Acacia wickhamii is a shrub belonging to the genus Acacia and the subgenus Juliflorae that is endemic to parts of northern Australia.

==Description==
The shrub typically grows to a height of 0.25 to 2.5 m. It has an erect to low spreading habit and mostly branches from or near base. The bark is smooth or finely fissured and is often a grey colour. The glabrous angular branchlets usually with resin-crenulated ridges. The green phyllodes have a narrowly lanceolate to broadly ovate to broadly elliptic shape with a length of 0.4 to 3 cm and a width of 1.5 to 10 mm. It blooms from March to July or in September and produces yellow flowers. The inflorescences occur singly or in pairs with obloid or spike shaped flower-heads that are 0.5 to 3.5 cm in length although they can also be spherical with a diameter of around 0.3 cm(0.5–3.5 cm long) and are made up of yellow to bright yellow or orange-yellow coloured flowers. The thin brown woody seed pods that form after flowering have a narrowly oblanceolate to narrowly elliptic to linear shape. The pods are flat and 2 to 9 cm in length and 3.5 to 10 mm wide. The brown to dark-brown seeds have a narrowly oblong-elliptic or oblong-elliptic shape with a length of 2.5 to 5 mm.

== Taxonomy ==
The species was first formally described by the botanist George Bentham in 1842 as part of William Jackson Hooker's work Notes on Mimoseae, with a synopsis of species as published in the London Journal of Botany. It was reclassified as Racosperma wickhamii by Leslie Pedley in 1987 then transferred back to genus Acacia in 2006.
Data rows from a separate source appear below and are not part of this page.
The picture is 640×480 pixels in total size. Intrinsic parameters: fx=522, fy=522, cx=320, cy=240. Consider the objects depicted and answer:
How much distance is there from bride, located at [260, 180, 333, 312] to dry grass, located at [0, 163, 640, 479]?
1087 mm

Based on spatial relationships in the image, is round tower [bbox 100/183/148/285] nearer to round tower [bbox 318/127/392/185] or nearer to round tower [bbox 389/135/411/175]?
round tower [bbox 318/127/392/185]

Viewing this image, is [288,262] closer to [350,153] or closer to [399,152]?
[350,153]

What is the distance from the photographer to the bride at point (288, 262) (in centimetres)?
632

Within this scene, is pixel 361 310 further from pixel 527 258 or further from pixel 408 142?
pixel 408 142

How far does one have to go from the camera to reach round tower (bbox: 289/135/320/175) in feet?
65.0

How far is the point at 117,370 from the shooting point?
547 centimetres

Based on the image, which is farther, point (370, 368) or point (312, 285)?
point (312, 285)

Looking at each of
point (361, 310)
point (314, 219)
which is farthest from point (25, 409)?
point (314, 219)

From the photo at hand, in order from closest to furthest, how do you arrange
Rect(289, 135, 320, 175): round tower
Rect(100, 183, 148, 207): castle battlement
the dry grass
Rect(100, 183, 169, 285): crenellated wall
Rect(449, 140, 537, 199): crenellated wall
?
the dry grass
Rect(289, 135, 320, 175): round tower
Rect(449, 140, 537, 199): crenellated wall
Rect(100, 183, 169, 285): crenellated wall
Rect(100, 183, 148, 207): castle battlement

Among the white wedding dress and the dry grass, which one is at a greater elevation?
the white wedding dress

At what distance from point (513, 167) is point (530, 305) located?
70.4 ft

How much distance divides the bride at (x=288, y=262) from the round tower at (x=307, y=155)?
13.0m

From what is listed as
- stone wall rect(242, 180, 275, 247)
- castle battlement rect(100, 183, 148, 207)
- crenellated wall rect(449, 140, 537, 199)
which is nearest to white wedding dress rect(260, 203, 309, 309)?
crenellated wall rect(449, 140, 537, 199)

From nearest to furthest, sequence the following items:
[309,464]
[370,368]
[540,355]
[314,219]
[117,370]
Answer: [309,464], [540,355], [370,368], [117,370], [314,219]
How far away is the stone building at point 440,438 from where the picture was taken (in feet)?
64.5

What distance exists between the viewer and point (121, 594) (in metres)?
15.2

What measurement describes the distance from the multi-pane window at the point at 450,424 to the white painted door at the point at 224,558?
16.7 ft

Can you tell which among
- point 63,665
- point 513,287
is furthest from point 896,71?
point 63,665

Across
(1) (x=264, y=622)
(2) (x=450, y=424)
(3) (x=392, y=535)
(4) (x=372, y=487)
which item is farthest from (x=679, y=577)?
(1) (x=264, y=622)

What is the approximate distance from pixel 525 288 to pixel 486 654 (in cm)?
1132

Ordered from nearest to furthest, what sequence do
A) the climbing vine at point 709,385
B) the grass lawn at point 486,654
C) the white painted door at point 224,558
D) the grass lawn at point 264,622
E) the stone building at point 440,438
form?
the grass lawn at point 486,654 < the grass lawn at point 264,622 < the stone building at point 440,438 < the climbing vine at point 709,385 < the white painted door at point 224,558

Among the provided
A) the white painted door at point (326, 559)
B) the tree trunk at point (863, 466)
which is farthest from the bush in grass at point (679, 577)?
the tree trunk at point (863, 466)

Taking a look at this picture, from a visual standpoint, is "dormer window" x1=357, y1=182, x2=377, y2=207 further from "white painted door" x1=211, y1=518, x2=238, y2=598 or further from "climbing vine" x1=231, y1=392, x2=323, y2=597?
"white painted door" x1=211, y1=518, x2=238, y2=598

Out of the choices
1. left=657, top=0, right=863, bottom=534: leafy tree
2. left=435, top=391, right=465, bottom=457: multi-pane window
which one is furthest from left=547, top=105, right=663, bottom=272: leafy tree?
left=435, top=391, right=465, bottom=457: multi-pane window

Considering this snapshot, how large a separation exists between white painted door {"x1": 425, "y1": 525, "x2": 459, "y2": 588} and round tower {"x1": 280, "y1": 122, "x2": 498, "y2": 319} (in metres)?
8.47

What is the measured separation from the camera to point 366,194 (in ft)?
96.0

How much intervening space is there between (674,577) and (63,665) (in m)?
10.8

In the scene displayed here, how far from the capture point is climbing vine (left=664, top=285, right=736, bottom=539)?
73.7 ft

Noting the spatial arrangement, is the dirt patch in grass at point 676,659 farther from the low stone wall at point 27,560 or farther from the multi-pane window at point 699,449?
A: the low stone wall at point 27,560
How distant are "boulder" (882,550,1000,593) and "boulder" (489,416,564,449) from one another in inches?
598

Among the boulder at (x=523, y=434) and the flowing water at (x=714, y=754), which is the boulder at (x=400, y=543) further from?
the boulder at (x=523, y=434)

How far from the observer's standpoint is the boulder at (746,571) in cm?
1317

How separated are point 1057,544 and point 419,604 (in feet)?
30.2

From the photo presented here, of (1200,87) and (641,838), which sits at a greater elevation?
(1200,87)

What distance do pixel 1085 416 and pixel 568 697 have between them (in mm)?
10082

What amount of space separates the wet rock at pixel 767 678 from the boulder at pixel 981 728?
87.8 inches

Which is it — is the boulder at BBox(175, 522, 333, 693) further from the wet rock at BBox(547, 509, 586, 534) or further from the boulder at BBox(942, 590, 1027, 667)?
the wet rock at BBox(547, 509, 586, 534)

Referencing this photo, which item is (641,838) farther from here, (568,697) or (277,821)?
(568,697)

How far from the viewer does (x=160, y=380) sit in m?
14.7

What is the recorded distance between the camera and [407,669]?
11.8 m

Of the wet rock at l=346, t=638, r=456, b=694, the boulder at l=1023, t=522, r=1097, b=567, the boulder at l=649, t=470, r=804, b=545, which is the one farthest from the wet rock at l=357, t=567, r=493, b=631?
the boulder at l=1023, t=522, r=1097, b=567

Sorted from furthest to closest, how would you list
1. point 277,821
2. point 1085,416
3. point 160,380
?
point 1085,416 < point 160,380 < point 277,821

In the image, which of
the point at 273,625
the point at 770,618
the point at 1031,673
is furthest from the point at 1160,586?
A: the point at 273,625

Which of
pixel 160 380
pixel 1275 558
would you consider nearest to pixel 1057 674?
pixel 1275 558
There are four known subspecies;
- Acacia wickhamii subsp. cassitera
- Acacia wickhamii subsp. viscidula
- Acacia wickhamii subsp. parviphyllodinea
- Acacia wickhamii subsp. wickhamii

==Distribution==
It is native to an area in the Kimberley region of Western Australia where it is found along the banks of watercourses and on stony plains growing many soil types over or around sandstone and shale. It is also found across the Barkly Tableland and Katherine regions of the Northern Territory and northern Queensland.